THE ECOSYSTEM OF THE TATACOA DESERT COULD BE AS GREEN AS THAT OF THE AMAZON

According to an investigation by Catalina Suárez, a geologist at the National University of Colombia and a doctor in Paleontology at the University of La Plata (Argentina), the Tatacoa desert, in the departments of Tolima and Huila, could once have been a forest rich in biodiversity.

According to the characterization made by the researcher in the area, disseminated by the National University, it is possible that thousands or millions of years ago there were crustaceans, mammals, reptiles, amphibians, birds and fish that, together with terrestrial and aquatic planes , “formed a food web made up of herbivores, carnivores, detritivores and omnivores, at the top of which were super-predatory reptiles that dominated the rivers and jungles”.

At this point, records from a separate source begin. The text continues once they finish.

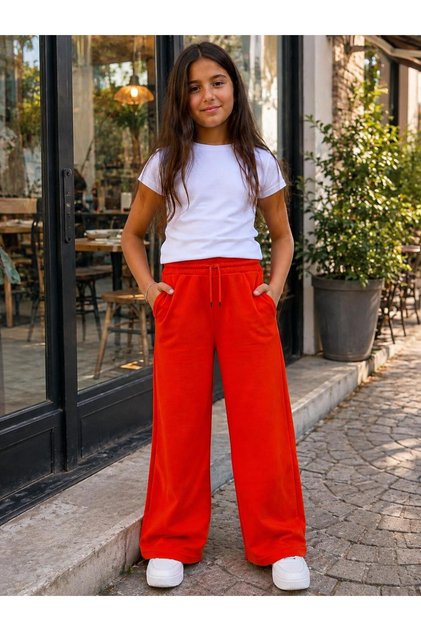 Palazzo Winter Three-Thread Shardooned Girls' Bottom Casual Sweatpants
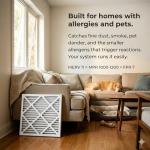 Aerostar MERV 11 Pleated Air Filters, 4 Pack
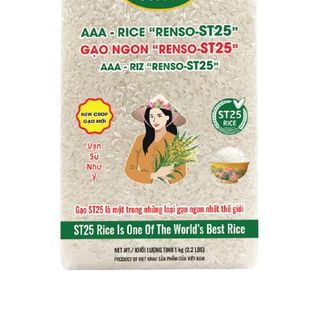 GẠO NGON "RENSO-ST25" - 1KG/BAO - 20 BAO/THÙNG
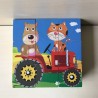 Houten blokken. Boerderijdieren.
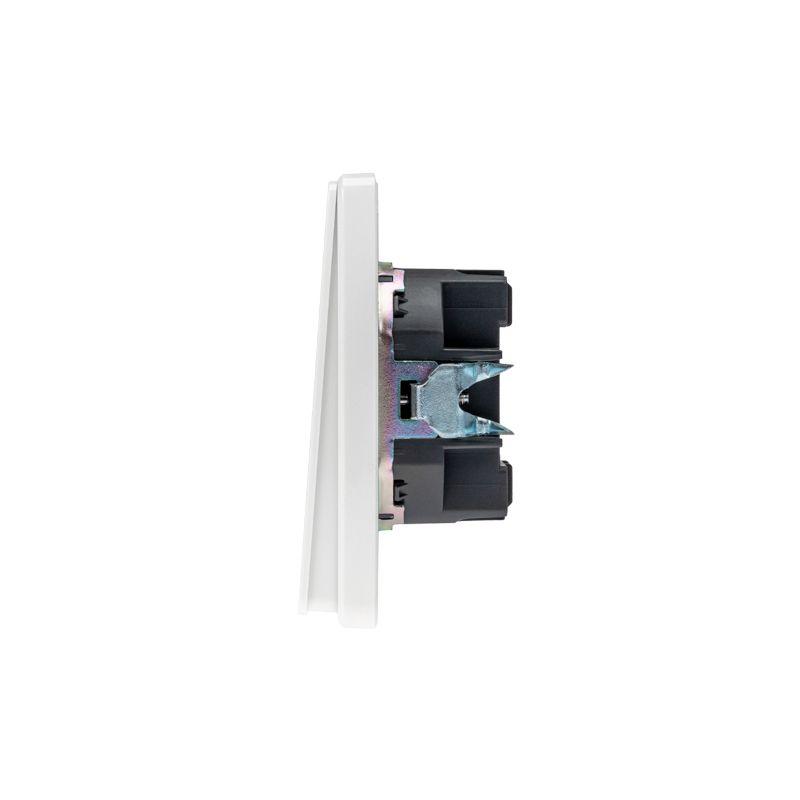 Выключатель для жалюзи 2-кл. СП ROUND MIELE 10А возвратный перламутр Kranz KR-78-0711-1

The fossil remains found in that area, as well as in the vicinity of the upper valley of the Magdalena River, were named ‘La Venta fauna’, and are very useful for understanding the ancestry of various vertebrate animals in South America. The area also concentrates the largest number of recognized species corresponding to the Neogene era.

Suarez’s research, along with Jorge Moreno and Kevin Jiménez, is compiled in the book ‘ Long ago: A Paleontological Journey Illustrated by Colombia’, by  the Alexander von Humboldt Institute and the Smithsonian Institute for Tropical Research.

The study, details the Unal in its communication, “involved, among other methodologies, aleobiology, which is based on the analysis of bones or teeth through morphology, to make reconstructions of environment and climate, in addition to characterizing what they ate animals back then, through the leaves you can interpret atmosphere and reconstruct the entire environment of the Miocene epoch.”